**TASKS FOR THIS EXERCISE:**
- A) Answer these from the passage on mobile phone use in pregnancy, one line each:
(i) How many mother-child pairs completed the self-reported questionnaire?
(ii) At what ages were the children's neurodevelopment follow-ups done?
(iii) By what percentage was the risk of lower sentence complexity reduced in children born to mobile phone users?
- B) Extend the passage on mobile phone use in pregnancy, starting after its final sentence.

**PASSAGE PROVIDED:**
The research team analysed data from a large Norwegian group of pregnant women. It includes data collected from mothers and children during and after pregnancy.

A total of 45,389 mother-child pairs completed self-reported questionnaire which included data on maternal mobile phone use and neurodevelopment follow ups of the children at ages three and five.

Study senior author Professor Jan Alexander, said: "Our investigation revealed for the first time that maternal mobile phone use may actually have a positive impact.

"More specifically, mobile phone use in pregnancy was associated with lower risk of the child having low language and motor skills at three years of age.

"Although we adjusted for important socio-demographic characteristics as well as maternal personality and psychological factors, we think this protective effect is more likely to be explained by factors not measured in this study having an impact on the mobile phone use and child's neurodevelopment, rather than the maternal mobile phone use in itself."

The researchers found that children born to mobile phone users had a 27 per cent lower risk of having lower sentence complexity and a 14 per cent lower risk of incomplete grammar.

**THE DATA:**
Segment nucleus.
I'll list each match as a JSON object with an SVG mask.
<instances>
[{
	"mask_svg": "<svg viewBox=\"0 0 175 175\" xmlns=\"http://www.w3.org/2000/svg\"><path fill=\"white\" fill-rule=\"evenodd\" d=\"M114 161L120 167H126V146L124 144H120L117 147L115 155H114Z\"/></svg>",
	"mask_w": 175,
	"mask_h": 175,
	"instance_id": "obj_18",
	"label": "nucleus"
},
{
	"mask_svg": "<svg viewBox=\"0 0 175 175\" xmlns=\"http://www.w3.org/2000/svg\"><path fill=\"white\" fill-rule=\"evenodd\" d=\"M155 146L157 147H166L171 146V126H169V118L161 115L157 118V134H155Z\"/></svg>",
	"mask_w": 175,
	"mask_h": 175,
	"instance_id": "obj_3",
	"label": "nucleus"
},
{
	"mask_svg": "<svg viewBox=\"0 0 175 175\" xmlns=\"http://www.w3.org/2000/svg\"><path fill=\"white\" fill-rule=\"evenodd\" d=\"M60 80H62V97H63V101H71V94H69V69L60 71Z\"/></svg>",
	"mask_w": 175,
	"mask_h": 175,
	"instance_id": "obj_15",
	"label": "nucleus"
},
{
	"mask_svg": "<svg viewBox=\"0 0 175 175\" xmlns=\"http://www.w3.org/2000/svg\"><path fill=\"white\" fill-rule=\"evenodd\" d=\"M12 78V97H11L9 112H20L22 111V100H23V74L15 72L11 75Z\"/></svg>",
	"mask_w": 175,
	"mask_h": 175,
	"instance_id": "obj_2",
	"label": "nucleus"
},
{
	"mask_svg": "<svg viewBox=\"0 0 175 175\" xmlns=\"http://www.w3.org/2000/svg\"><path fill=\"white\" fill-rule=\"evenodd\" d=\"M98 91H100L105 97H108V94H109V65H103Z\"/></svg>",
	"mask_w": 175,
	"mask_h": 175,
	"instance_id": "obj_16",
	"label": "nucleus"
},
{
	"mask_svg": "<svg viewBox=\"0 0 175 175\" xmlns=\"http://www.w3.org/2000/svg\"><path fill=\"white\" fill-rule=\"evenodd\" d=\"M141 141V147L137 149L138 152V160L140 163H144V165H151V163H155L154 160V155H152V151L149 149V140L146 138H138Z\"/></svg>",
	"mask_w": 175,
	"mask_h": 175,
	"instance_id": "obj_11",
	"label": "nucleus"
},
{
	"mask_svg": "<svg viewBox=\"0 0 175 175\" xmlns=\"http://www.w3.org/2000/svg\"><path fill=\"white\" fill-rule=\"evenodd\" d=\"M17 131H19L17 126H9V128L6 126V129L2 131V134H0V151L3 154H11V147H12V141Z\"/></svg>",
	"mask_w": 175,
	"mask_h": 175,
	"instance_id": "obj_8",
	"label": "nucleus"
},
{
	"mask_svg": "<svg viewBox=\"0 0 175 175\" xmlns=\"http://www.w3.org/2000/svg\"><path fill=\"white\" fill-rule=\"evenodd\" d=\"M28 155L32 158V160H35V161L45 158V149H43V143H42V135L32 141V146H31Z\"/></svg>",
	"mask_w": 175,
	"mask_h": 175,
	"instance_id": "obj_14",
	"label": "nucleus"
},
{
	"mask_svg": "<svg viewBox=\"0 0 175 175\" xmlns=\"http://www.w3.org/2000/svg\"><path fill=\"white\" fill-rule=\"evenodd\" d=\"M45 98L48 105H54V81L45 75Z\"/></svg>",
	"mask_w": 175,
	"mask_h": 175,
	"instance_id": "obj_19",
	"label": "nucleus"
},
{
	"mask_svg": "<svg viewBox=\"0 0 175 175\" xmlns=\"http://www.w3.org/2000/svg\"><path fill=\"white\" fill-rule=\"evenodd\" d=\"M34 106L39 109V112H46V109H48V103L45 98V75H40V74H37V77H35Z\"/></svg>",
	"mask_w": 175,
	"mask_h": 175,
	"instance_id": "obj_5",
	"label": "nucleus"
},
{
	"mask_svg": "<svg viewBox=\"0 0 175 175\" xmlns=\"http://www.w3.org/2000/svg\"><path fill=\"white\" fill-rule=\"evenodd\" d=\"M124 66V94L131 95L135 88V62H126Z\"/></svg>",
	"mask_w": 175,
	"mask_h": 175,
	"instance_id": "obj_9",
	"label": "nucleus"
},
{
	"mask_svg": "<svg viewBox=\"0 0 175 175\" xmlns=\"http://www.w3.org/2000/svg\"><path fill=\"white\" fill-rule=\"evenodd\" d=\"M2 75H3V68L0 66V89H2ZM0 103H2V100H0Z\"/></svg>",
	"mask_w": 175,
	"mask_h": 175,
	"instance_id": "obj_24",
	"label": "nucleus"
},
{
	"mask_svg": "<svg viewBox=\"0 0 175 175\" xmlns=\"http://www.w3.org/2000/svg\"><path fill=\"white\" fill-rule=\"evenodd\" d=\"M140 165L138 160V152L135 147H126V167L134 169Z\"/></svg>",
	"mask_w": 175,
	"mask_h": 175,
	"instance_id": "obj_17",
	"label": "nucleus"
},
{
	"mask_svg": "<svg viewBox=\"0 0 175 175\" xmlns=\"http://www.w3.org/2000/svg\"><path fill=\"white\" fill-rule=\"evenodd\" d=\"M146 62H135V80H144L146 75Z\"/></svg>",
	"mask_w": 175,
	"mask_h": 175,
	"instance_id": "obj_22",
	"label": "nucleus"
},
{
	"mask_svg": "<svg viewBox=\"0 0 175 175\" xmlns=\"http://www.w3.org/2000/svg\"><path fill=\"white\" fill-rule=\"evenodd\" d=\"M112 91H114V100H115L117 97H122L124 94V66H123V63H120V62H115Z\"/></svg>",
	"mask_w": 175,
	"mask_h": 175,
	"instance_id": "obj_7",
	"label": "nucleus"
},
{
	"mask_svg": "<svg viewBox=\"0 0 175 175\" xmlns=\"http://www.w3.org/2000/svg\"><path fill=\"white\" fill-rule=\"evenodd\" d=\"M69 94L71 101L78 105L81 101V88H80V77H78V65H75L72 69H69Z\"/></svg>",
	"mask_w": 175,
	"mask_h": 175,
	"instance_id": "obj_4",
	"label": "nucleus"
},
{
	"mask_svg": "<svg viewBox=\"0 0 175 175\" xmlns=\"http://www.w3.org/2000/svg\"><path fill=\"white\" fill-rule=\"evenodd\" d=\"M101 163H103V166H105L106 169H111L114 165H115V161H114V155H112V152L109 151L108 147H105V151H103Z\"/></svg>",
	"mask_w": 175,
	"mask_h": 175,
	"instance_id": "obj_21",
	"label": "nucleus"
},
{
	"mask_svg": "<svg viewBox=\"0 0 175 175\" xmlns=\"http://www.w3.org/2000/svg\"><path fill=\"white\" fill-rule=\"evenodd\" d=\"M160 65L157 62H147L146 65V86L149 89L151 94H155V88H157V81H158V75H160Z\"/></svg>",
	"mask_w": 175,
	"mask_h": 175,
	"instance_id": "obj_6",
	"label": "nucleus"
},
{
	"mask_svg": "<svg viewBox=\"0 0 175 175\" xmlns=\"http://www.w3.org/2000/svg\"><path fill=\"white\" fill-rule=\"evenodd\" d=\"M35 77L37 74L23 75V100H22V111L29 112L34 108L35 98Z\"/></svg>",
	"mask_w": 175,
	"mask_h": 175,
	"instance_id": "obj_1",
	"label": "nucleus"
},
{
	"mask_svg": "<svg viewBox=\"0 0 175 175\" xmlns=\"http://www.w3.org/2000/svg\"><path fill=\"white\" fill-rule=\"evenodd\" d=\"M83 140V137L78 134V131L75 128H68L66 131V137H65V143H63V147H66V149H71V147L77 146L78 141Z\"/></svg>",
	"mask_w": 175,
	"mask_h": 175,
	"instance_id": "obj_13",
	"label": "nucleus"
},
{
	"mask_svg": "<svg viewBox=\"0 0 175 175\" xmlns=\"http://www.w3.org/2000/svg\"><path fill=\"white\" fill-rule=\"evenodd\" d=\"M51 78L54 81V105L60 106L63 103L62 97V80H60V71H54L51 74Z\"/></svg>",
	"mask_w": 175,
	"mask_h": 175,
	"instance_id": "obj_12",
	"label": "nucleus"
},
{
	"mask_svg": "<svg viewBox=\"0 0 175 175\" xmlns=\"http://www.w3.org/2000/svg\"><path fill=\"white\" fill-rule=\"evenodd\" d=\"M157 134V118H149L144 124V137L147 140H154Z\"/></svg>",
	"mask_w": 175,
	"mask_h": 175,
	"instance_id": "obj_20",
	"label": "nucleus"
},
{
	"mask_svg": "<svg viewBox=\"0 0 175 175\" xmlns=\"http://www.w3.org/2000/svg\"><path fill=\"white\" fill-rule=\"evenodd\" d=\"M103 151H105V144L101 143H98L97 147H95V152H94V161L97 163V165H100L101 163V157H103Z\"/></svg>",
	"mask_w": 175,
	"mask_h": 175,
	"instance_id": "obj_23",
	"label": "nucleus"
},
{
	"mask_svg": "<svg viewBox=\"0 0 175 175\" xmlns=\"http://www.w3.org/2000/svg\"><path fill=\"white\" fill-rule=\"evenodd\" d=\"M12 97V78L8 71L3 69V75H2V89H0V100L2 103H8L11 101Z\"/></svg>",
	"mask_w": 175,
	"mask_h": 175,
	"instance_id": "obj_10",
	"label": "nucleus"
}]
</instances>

**ANSWERS TO EACH TASK:**
- A)
(i) 45,389
(ii) Three and five
(iii) 27 per cent

- B)
They also found they had a 31 per cent lower risk of having moderate language delay at age three , compared to children of mothers who reported no mobile phone use.

Children born to mobile phone users also had an 18 per cent lower risk of low motor skills at age three, compared to children born to non-users of mobile phones.

The beneficial effects remained even after adjusting for relevant confounders and were also relative to the level of reported mobile phone use by the mother.

Prof Alexander added: "Our large study provides evidence that pregnant women's use of cell phone is not associated with risk of harming neurodevelopment of the foetus.

"The beneficial effects we report should be interpreted with caution due to the limitations common in observational studies, but our findings should at least alleviate any concern mothers have about using their mobile phone while pregnant."